En , la Directive du Cabinet sur la rationalisation de la réglementation a remplacé la Politique de réglementation du gouvernement du Canada de 1999Voir la note en bas de page 2. L'une des exigences clés de cette nouvelle directive oblige les ministères et organismes à évaluer les mesures réglementaires et non réglementaires afin d'optimiser les avantages nets pour l'ensemble de la société. Par conséquent, tous les ministères et organismes de réglementation doivent démontrer que l'option qu'ils recommandent est, à long terme, celle qui permet d'optimiser les avantages nets pour les Canadiens, les entreprises et le gouvernement sur les plans économique, environnemental et social par rapport à tout autre type de mesure réglementaire ou non réglementaire. Le choix des outils est donc essentiel pour le processus de réglementation. Les ministères et organismes doivent également présenter la répartition des coûts et des avantages entre les différentes parties, les différents secteurs économiques et les différentes régions du Canada sur lesquels la réglementation aura une incidence. À titre de pratique exemplaire, ils doivent préparer un relevé comptable. L'objectif de ce guide est d'orienter les ministères et organismes et de leur indiquer comment effectuer une analyse coûts‑avantages approfondie.

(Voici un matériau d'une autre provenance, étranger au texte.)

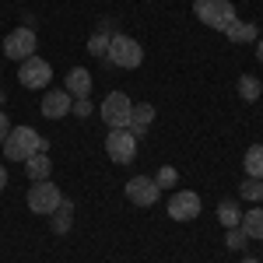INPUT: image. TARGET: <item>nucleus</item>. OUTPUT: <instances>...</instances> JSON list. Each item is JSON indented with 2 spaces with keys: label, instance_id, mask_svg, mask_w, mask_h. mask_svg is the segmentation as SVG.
I'll use <instances>...</instances> for the list:
<instances>
[{
  "label": "nucleus",
  "instance_id": "obj_10",
  "mask_svg": "<svg viewBox=\"0 0 263 263\" xmlns=\"http://www.w3.org/2000/svg\"><path fill=\"white\" fill-rule=\"evenodd\" d=\"M168 218L172 221H193L200 218V197L193 190H179L168 197Z\"/></svg>",
  "mask_w": 263,
  "mask_h": 263
},
{
  "label": "nucleus",
  "instance_id": "obj_28",
  "mask_svg": "<svg viewBox=\"0 0 263 263\" xmlns=\"http://www.w3.org/2000/svg\"><path fill=\"white\" fill-rule=\"evenodd\" d=\"M4 186H7V168L0 165V190H4Z\"/></svg>",
  "mask_w": 263,
  "mask_h": 263
},
{
  "label": "nucleus",
  "instance_id": "obj_23",
  "mask_svg": "<svg viewBox=\"0 0 263 263\" xmlns=\"http://www.w3.org/2000/svg\"><path fill=\"white\" fill-rule=\"evenodd\" d=\"M155 182H158V190H168V186H176V182H179V172H176L172 165H162V168L155 172Z\"/></svg>",
  "mask_w": 263,
  "mask_h": 263
},
{
  "label": "nucleus",
  "instance_id": "obj_8",
  "mask_svg": "<svg viewBox=\"0 0 263 263\" xmlns=\"http://www.w3.org/2000/svg\"><path fill=\"white\" fill-rule=\"evenodd\" d=\"M18 81H21V88H28V91L46 88V84L53 81V67H49V60H42V57H28V60L18 67Z\"/></svg>",
  "mask_w": 263,
  "mask_h": 263
},
{
  "label": "nucleus",
  "instance_id": "obj_26",
  "mask_svg": "<svg viewBox=\"0 0 263 263\" xmlns=\"http://www.w3.org/2000/svg\"><path fill=\"white\" fill-rule=\"evenodd\" d=\"M95 32H99V35H109V39H112V35H120V32H116V18H102Z\"/></svg>",
  "mask_w": 263,
  "mask_h": 263
},
{
  "label": "nucleus",
  "instance_id": "obj_17",
  "mask_svg": "<svg viewBox=\"0 0 263 263\" xmlns=\"http://www.w3.org/2000/svg\"><path fill=\"white\" fill-rule=\"evenodd\" d=\"M53 232H57V235H67V232H70V224H74V203L70 200H63L60 207H57V211H53Z\"/></svg>",
  "mask_w": 263,
  "mask_h": 263
},
{
  "label": "nucleus",
  "instance_id": "obj_27",
  "mask_svg": "<svg viewBox=\"0 0 263 263\" xmlns=\"http://www.w3.org/2000/svg\"><path fill=\"white\" fill-rule=\"evenodd\" d=\"M7 134H11V120H7V112L0 109V144L7 141Z\"/></svg>",
  "mask_w": 263,
  "mask_h": 263
},
{
  "label": "nucleus",
  "instance_id": "obj_12",
  "mask_svg": "<svg viewBox=\"0 0 263 263\" xmlns=\"http://www.w3.org/2000/svg\"><path fill=\"white\" fill-rule=\"evenodd\" d=\"M91 74L84 70V67H74V70H67V78H63V88L70 91V99H88L91 95Z\"/></svg>",
  "mask_w": 263,
  "mask_h": 263
},
{
  "label": "nucleus",
  "instance_id": "obj_7",
  "mask_svg": "<svg viewBox=\"0 0 263 263\" xmlns=\"http://www.w3.org/2000/svg\"><path fill=\"white\" fill-rule=\"evenodd\" d=\"M105 155L116 165H130L137 158V137L130 130H109L105 134Z\"/></svg>",
  "mask_w": 263,
  "mask_h": 263
},
{
  "label": "nucleus",
  "instance_id": "obj_1",
  "mask_svg": "<svg viewBox=\"0 0 263 263\" xmlns=\"http://www.w3.org/2000/svg\"><path fill=\"white\" fill-rule=\"evenodd\" d=\"M4 147V158L7 162H28L32 155H39V151H49V141L42 137L39 130H32V126H11V134H7V141L0 144Z\"/></svg>",
  "mask_w": 263,
  "mask_h": 263
},
{
  "label": "nucleus",
  "instance_id": "obj_11",
  "mask_svg": "<svg viewBox=\"0 0 263 263\" xmlns=\"http://www.w3.org/2000/svg\"><path fill=\"white\" fill-rule=\"evenodd\" d=\"M70 105H74L70 91H67V88H57V91H46V99H42L39 112L46 116V120H63V116L70 112Z\"/></svg>",
  "mask_w": 263,
  "mask_h": 263
},
{
  "label": "nucleus",
  "instance_id": "obj_15",
  "mask_svg": "<svg viewBox=\"0 0 263 263\" xmlns=\"http://www.w3.org/2000/svg\"><path fill=\"white\" fill-rule=\"evenodd\" d=\"M151 123H155V105H147V102H141V105H134V116H130V126H126V130H130L134 137H137V134L144 137Z\"/></svg>",
  "mask_w": 263,
  "mask_h": 263
},
{
  "label": "nucleus",
  "instance_id": "obj_24",
  "mask_svg": "<svg viewBox=\"0 0 263 263\" xmlns=\"http://www.w3.org/2000/svg\"><path fill=\"white\" fill-rule=\"evenodd\" d=\"M88 53H91V57H102V60H105V53H109V35H99V32H95V35L88 39Z\"/></svg>",
  "mask_w": 263,
  "mask_h": 263
},
{
  "label": "nucleus",
  "instance_id": "obj_25",
  "mask_svg": "<svg viewBox=\"0 0 263 263\" xmlns=\"http://www.w3.org/2000/svg\"><path fill=\"white\" fill-rule=\"evenodd\" d=\"M70 112H74L78 120H88V116L95 112V102H91V99H74V105H70Z\"/></svg>",
  "mask_w": 263,
  "mask_h": 263
},
{
  "label": "nucleus",
  "instance_id": "obj_4",
  "mask_svg": "<svg viewBox=\"0 0 263 263\" xmlns=\"http://www.w3.org/2000/svg\"><path fill=\"white\" fill-rule=\"evenodd\" d=\"M193 11H197V18H200L207 28H214V32H224L232 21H239L232 0H197Z\"/></svg>",
  "mask_w": 263,
  "mask_h": 263
},
{
  "label": "nucleus",
  "instance_id": "obj_14",
  "mask_svg": "<svg viewBox=\"0 0 263 263\" xmlns=\"http://www.w3.org/2000/svg\"><path fill=\"white\" fill-rule=\"evenodd\" d=\"M260 35V28L253 25V21H232L228 28H224V39L235 42V46H242V42H256Z\"/></svg>",
  "mask_w": 263,
  "mask_h": 263
},
{
  "label": "nucleus",
  "instance_id": "obj_5",
  "mask_svg": "<svg viewBox=\"0 0 263 263\" xmlns=\"http://www.w3.org/2000/svg\"><path fill=\"white\" fill-rule=\"evenodd\" d=\"M35 49H39V39H35V28L32 25H21V28L4 35V57L7 60L25 63L28 57H35Z\"/></svg>",
  "mask_w": 263,
  "mask_h": 263
},
{
  "label": "nucleus",
  "instance_id": "obj_21",
  "mask_svg": "<svg viewBox=\"0 0 263 263\" xmlns=\"http://www.w3.org/2000/svg\"><path fill=\"white\" fill-rule=\"evenodd\" d=\"M239 193H242V200H249V203L263 200V179H249V176H246L242 186H239Z\"/></svg>",
  "mask_w": 263,
  "mask_h": 263
},
{
  "label": "nucleus",
  "instance_id": "obj_18",
  "mask_svg": "<svg viewBox=\"0 0 263 263\" xmlns=\"http://www.w3.org/2000/svg\"><path fill=\"white\" fill-rule=\"evenodd\" d=\"M242 168L249 179H263V144H253L242 158Z\"/></svg>",
  "mask_w": 263,
  "mask_h": 263
},
{
  "label": "nucleus",
  "instance_id": "obj_6",
  "mask_svg": "<svg viewBox=\"0 0 263 263\" xmlns=\"http://www.w3.org/2000/svg\"><path fill=\"white\" fill-rule=\"evenodd\" d=\"M60 203H63V193L57 190L53 179L32 182V190H28V211H32V214H53Z\"/></svg>",
  "mask_w": 263,
  "mask_h": 263
},
{
  "label": "nucleus",
  "instance_id": "obj_2",
  "mask_svg": "<svg viewBox=\"0 0 263 263\" xmlns=\"http://www.w3.org/2000/svg\"><path fill=\"white\" fill-rule=\"evenodd\" d=\"M99 116L105 120L109 130H126L130 126V116H134V102L126 91H109L99 105Z\"/></svg>",
  "mask_w": 263,
  "mask_h": 263
},
{
  "label": "nucleus",
  "instance_id": "obj_30",
  "mask_svg": "<svg viewBox=\"0 0 263 263\" xmlns=\"http://www.w3.org/2000/svg\"><path fill=\"white\" fill-rule=\"evenodd\" d=\"M242 263H260V260H256V256H246V260Z\"/></svg>",
  "mask_w": 263,
  "mask_h": 263
},
{
  "label": "nucleus",
  "instance_id": "obj_22",
  "mask_svg": "<svg viewBox=\"0 0 263 263\" xmlns=\"http://www.w3.org/2000/svg\"><path fill=\"white\" fill-rule=\"evenodd\" d=\"M228 235H224V246L232 249V253H242L246 246H249V239H246V232L242 228H224Z\"/></svg>",
  "mask_w": 263,
  "mask_h": 263
},
{
  "label": "nucleus",
  "instance_id": "obj_16",
  "mask_svg": "<svg viewBox=\"0 0 263 263\" xmlns=\"http://www.w3.org/2000/svg\"><path fill=\"white\" fill-rule=\"evenodd\" d=\"M239 228L246 232L249 242H253V239H263V207H249L242 214V221H239Z\"/></svg>",
  "mask_w": 263,
  "mask_h": 263
},
{
  "label": "nucleus",
  "instance_id": "obj_29",
  "mask_svg": "<svg viewBox=\"0 0 263 263\" xmlns=\"http://www.w3.org/2000/svg\"><path fill=\"white\" fill-rule=\"evenodd\" d=\"M256 60H260V63H263V39H260V42H256Z\"/></svg>",
  "mask_w": 263,
  "mask_h": 263
},
{
  "label": "nucleus",
  "instance_id": "obj_20",
  "mask_svg": "<svg viewBox=\"0 0 263 263\" xmlns=\"http://www.w3.org/2000/svg\"><path fill=\"white\" fill-rule=\"evenodd\" d=\"M260 95H263L260 78H253V74H242V78H239V99H242V102H256Z\"/></svg>",
  "mask_w": 263,
  "mask_h": 263
},
{
  "label": "nucleus",
  "instance_id": "obj_19",
  "mask_svg": "<svg viewBox=\"0 0 263 263\" xmlns=\"http://www.w3.org/2000/svg\"><path fill=\"white\" fill-rule=\"evenodd\" d=\"M218 221H221L224 228H239V221H242L239 203H235V200H221V203H218Z\"/></svg>",
  "mask_w": 263,
  "mask_h": 263
},
{
  "label": "nucleus",
  "instance_id": "obj_3",
  "mask_svg": "<svg viewBox=\"0 0 263 263\" xmlns=\"http://www.w3.org/2000/svg\"><path fill=\"white\" fill-rule=\"evenodd\" d=\"M105 60L112 63V67H123V70H137L144 63V49L137 39H130V35H112L109 39V53H105Z\"/></svg>",
  "mask_w": 263,
  "mask_h": 263
},
{
  "label": "nucleus",
  "instance_id": "obj_9",
  "mask_svg": "<svg viewBox=\"0 0 263 263\" xmlns=\"http://www.w3.org/2000/svg\"><path fill=\"white\" fill-rule=\"evenodd\" d=\"M158 197H162V190H158L155 176H134V179L126 182V200L134 203V207H155Z\"/></svg>",
  "mask_w": 263,
  "mask_h": 263
},
{
  "label": "nucleus",
  "instance_id": "obj_31",
  "mask_svg": "<svg viewBox=\"0 0 263 263\" xmlns=\"http://www.w3.org/2000/svg\"><path fill=\"white\" fill-rule=\"evenodd\" d=\"M4 102H7V95H4V88H0V105H4Z\"/></svg>",
  "mask_w": 263,
  "mask_h": 263
},
{
  "label": "nucleus",
  "instance_id": "obj_13",
  "mask_svg": "<svg viewBox=\"0 0 263 263\" xmlns=\"http://www.w3.org/2000/svg\"><path fill=\"white\" fill-rule=\"evenodd\" d=\"M25 176L28 182H42L53 176V158H49V151H39V155H32L28 162H25Z\"/></svg>",
  "mask_w": 263,
  "mask_h": 263
}]
</instances>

D'autres pays tels que les États-Unis ou l'Australie et des organisations internationales telle que la Commission européenne recommandent également de placer l'analyse coûts‑avantages au centre de l'analyse de la réglementation. Ce type d'analyse est devenu l'un des principaux outils d'analyse permettant d'appuyer la prise de décisions précédant l'approbation d'une importante nouvelle réglementation.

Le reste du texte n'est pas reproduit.